Data entries
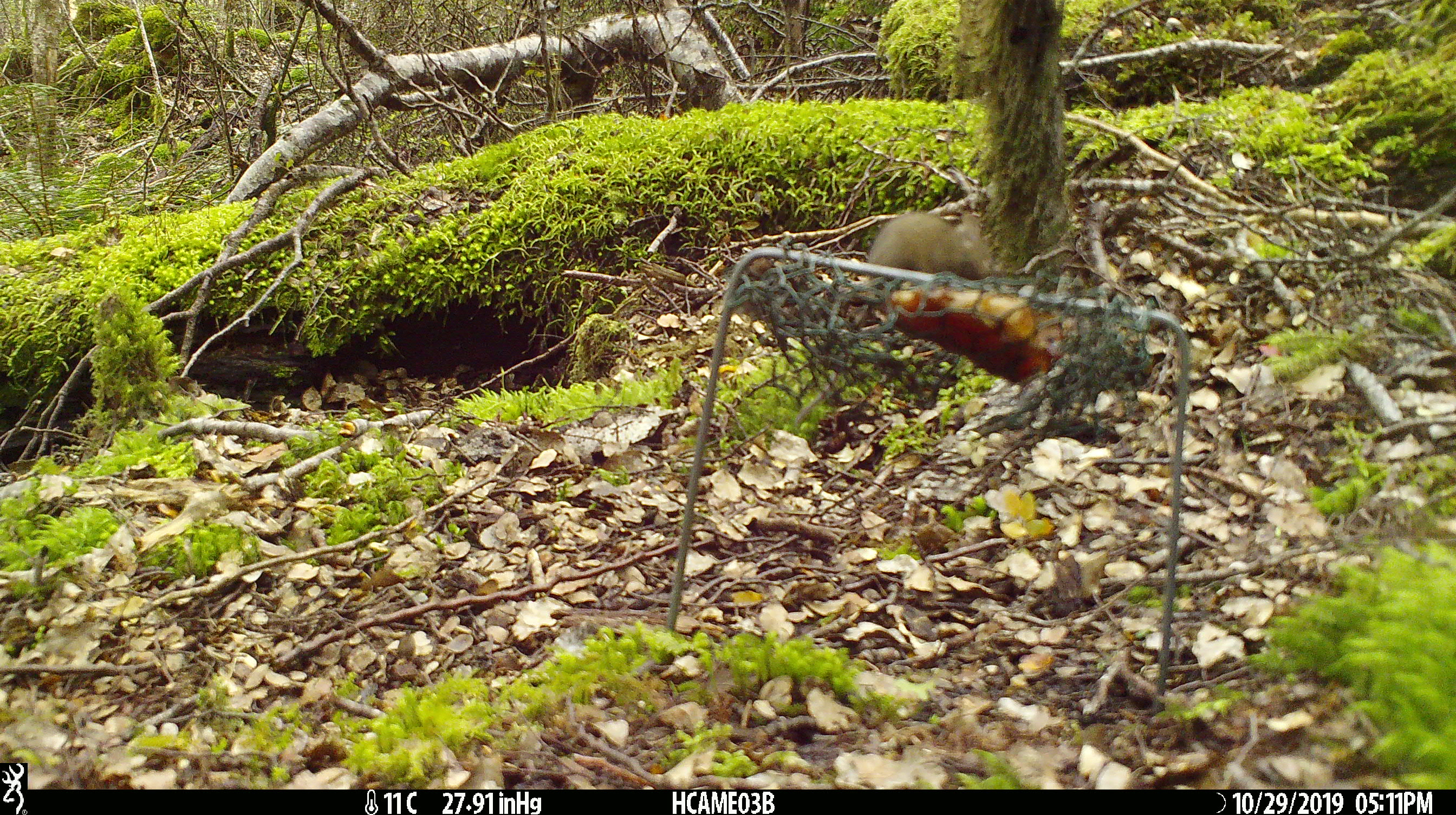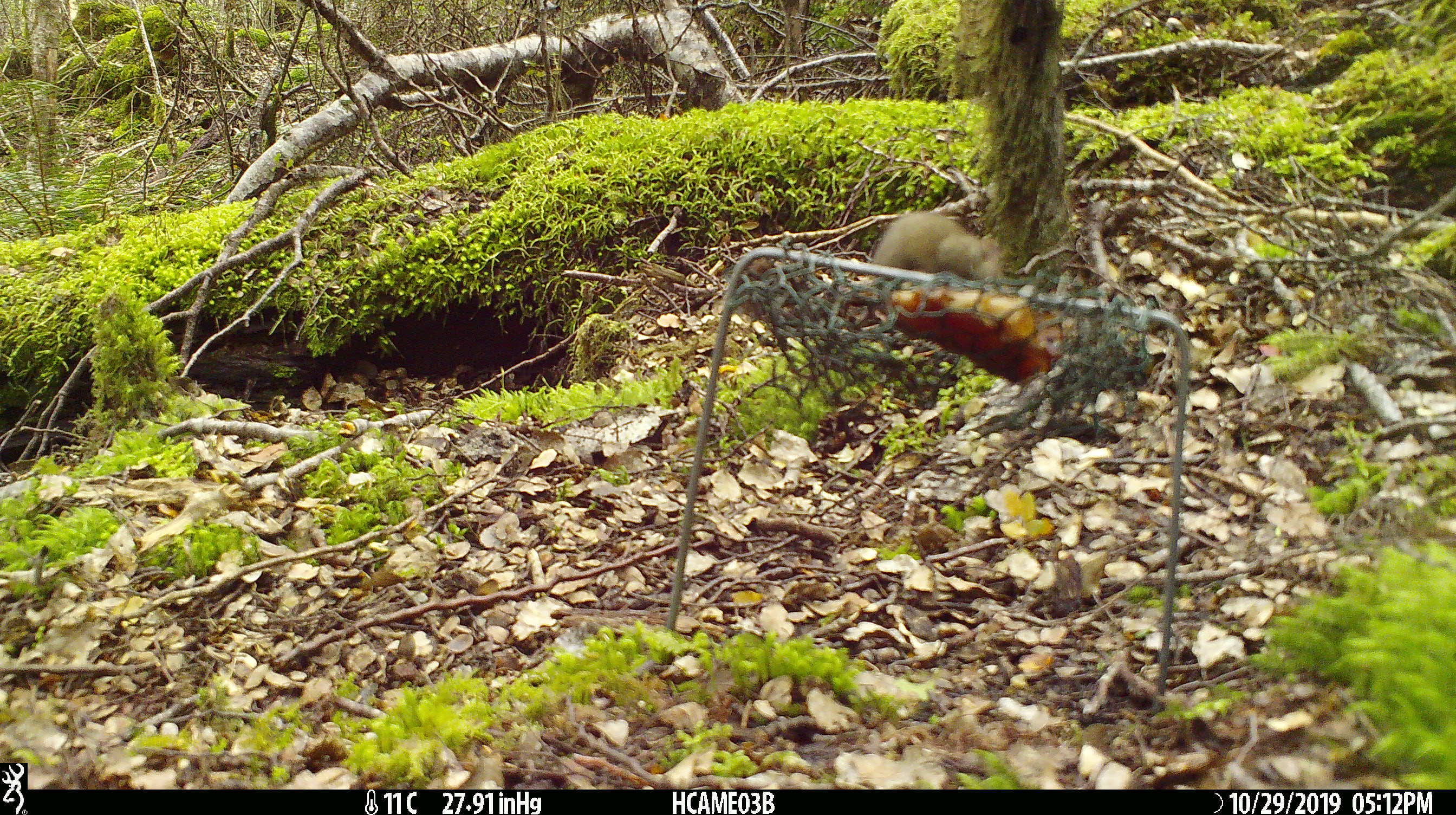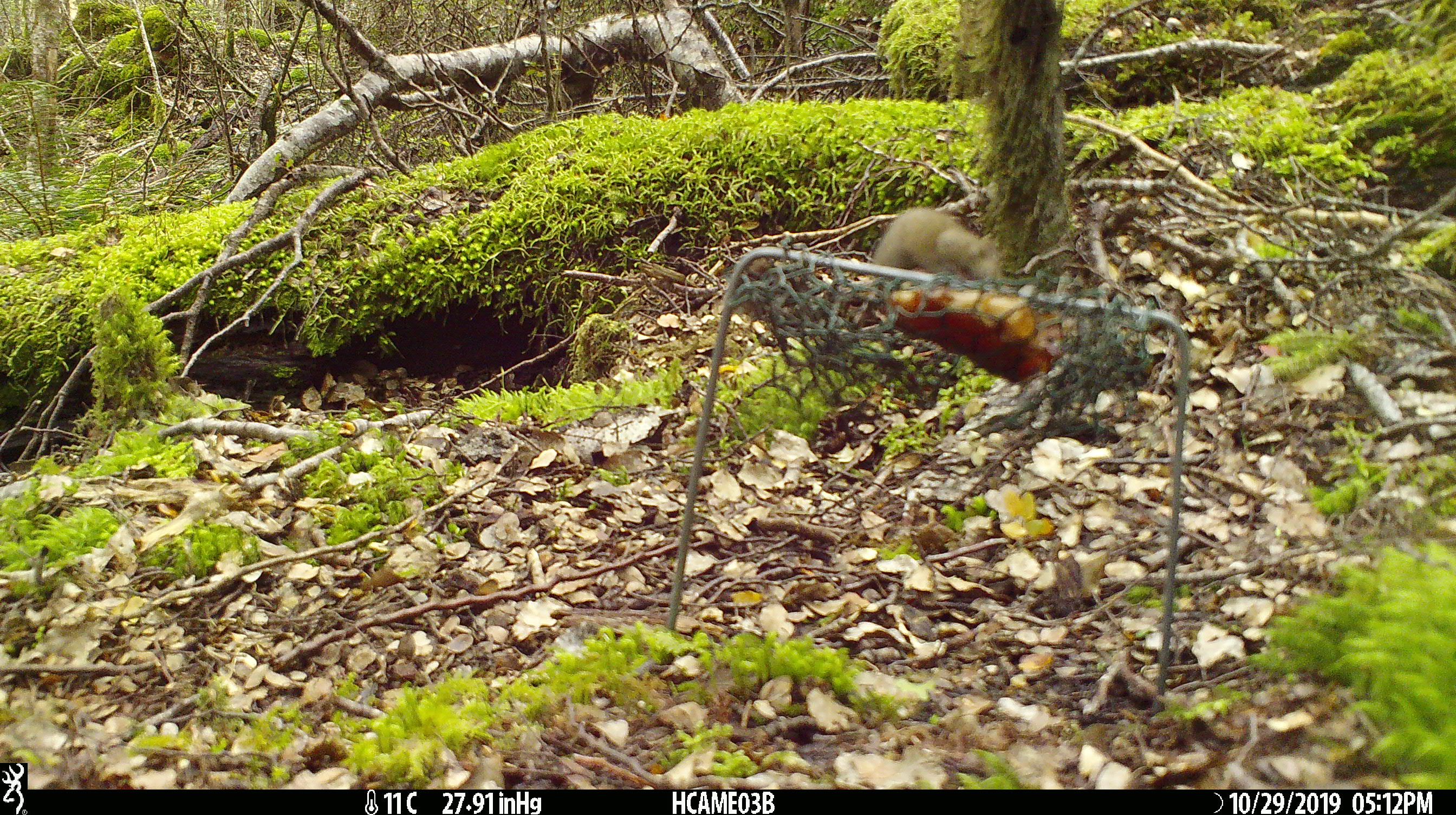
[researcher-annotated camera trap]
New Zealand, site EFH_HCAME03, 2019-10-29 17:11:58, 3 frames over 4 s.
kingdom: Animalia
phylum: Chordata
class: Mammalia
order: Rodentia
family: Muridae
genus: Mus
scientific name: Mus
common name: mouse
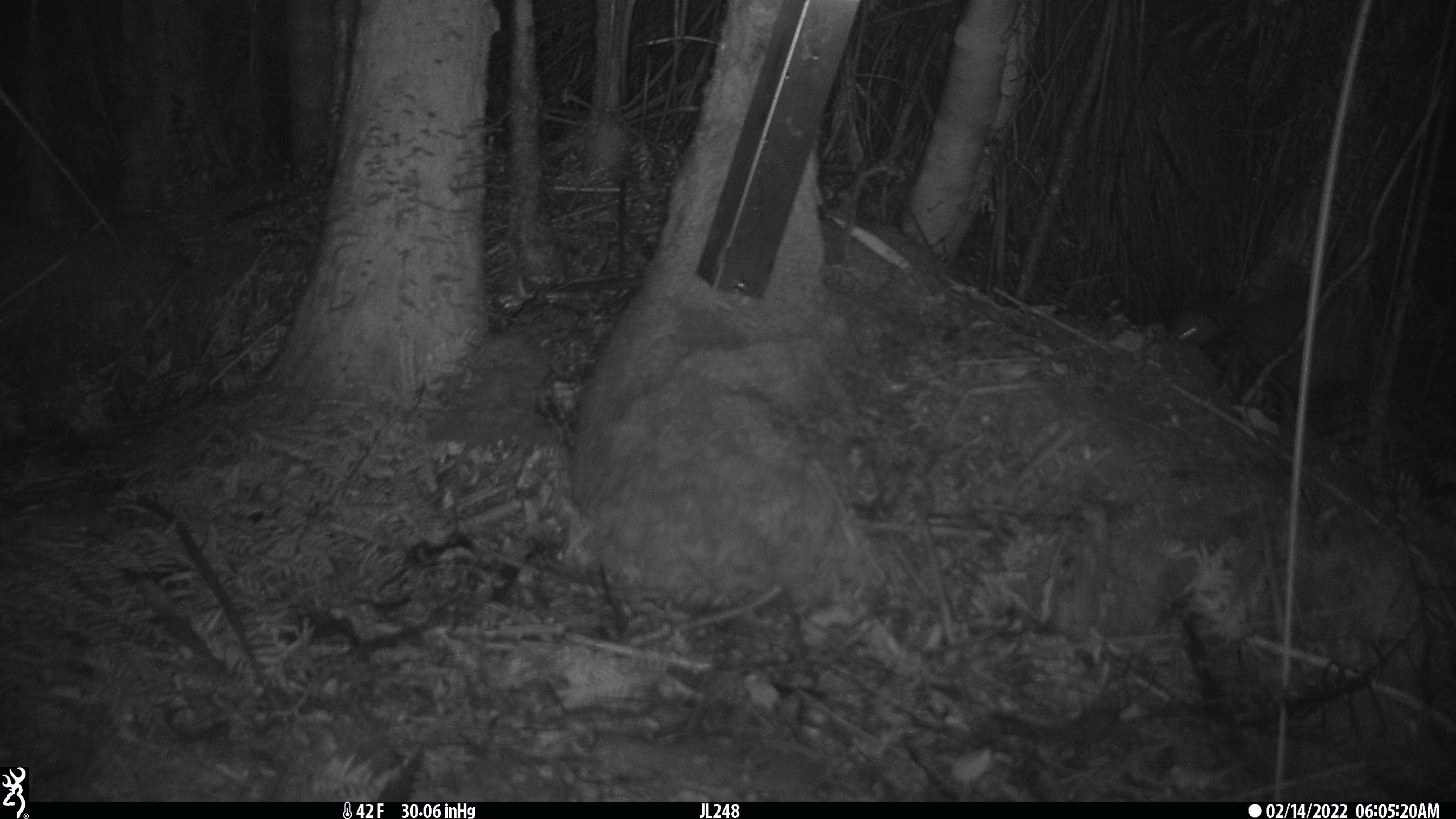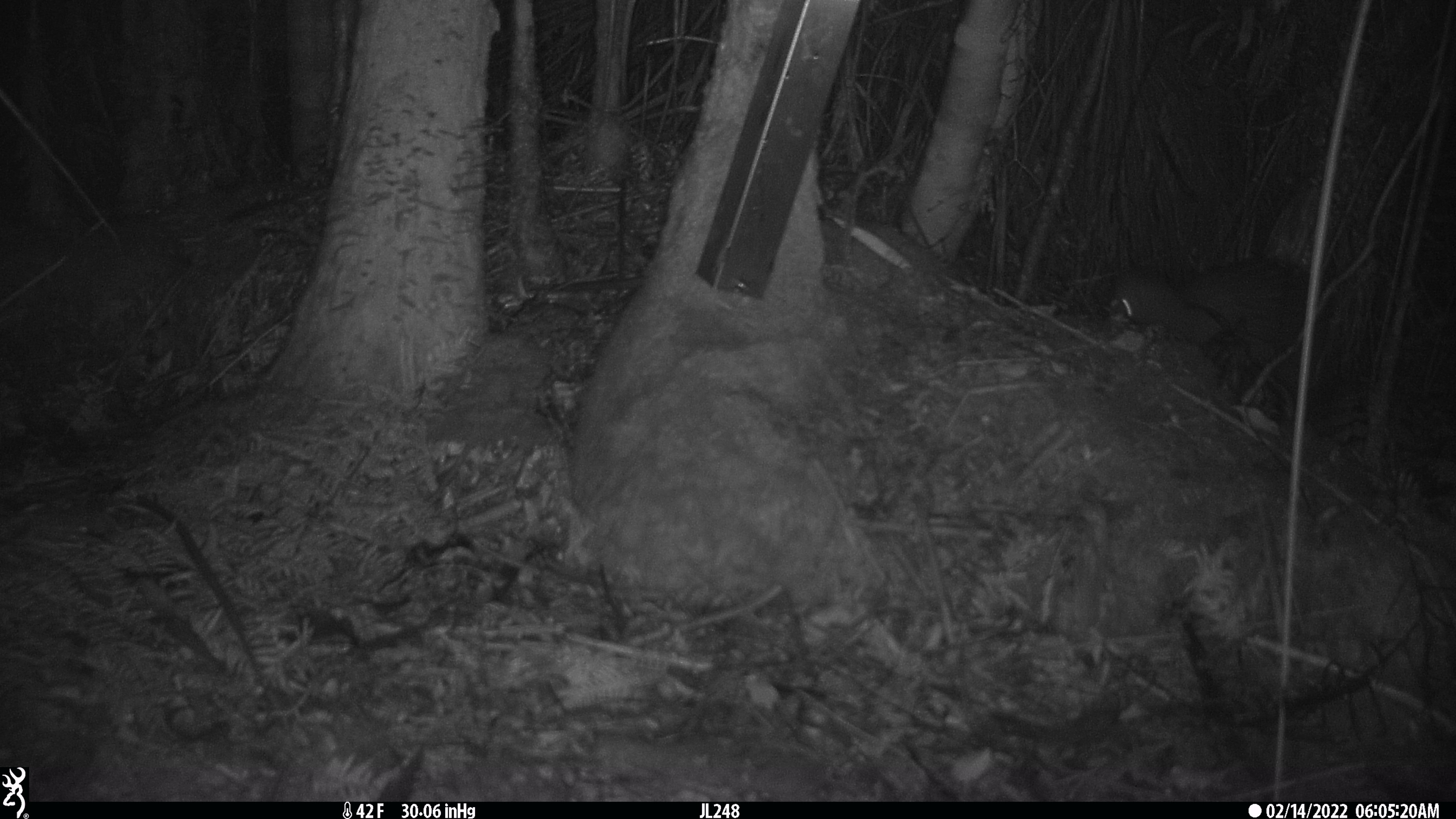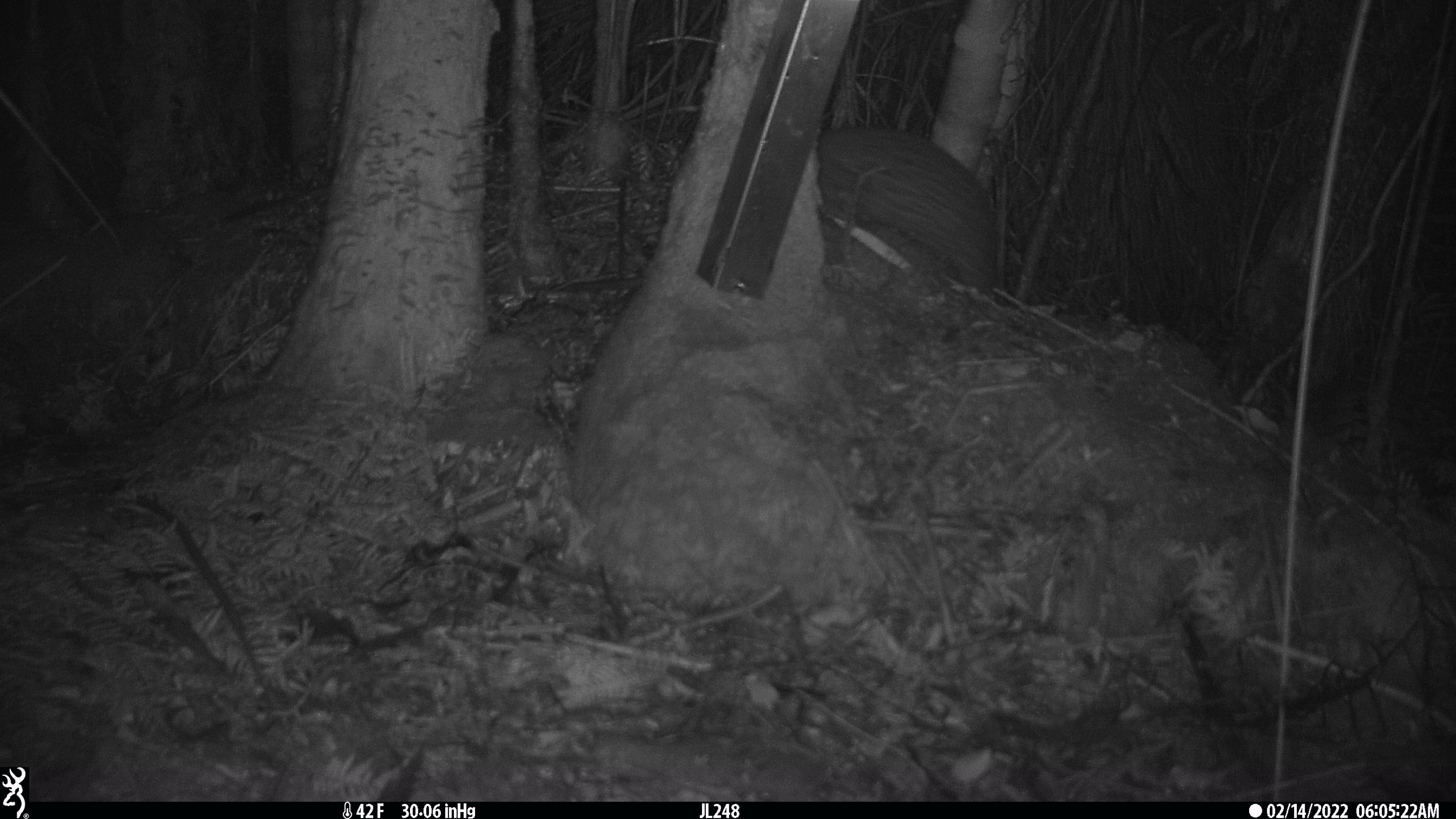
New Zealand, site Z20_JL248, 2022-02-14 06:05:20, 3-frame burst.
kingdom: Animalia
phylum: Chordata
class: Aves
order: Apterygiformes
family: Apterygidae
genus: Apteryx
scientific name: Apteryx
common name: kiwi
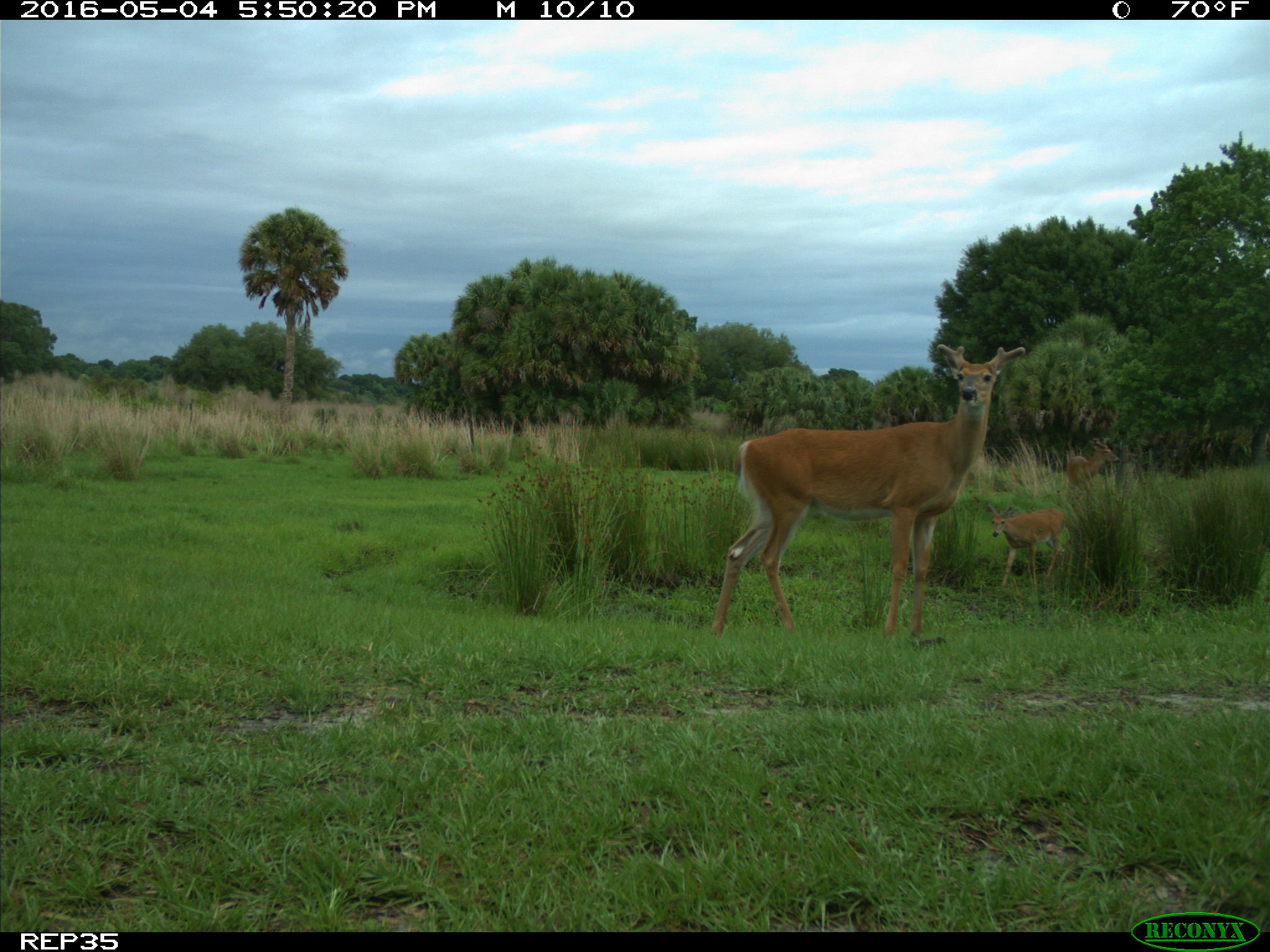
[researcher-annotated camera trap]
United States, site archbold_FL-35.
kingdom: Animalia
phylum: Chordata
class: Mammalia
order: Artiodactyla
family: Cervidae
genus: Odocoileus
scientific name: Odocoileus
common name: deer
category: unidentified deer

(Problem description): From the first line to the last, set down the records above exactly and skip the pictures.

(Your response):
[researcher-annotated camera trap]
New Zealand, site EFH_HCAME03, 2019-10-29 17:11:58, 3 frames over 4 s.
kingdom: Animalia
phylum: Chordata
class: Mammalia
order: Rodentia
family: Muridae
genus: Mus
scientific name: Mus
common name: mouse
New Zealand, site Z20_JL248, 2022-02-14 06:05:20, 3-frame burst.
kingdom: Animalia
phylum: Chordata
class: Aves
order: Apterygiformes
family: Apterygidae
genus: Apteryx
scientific name: Apteryx
common name: kiwi
[researcher-annotated camera trap]
United States, site archbold_FL-35.
kingdom: Animalia
phylum: Chordata
class: Mammalia
order: Artiodactyla
family: Cervidae
genus: Odocoileus
scientific name: Odocoileus
common name: deer
category: unidentified deer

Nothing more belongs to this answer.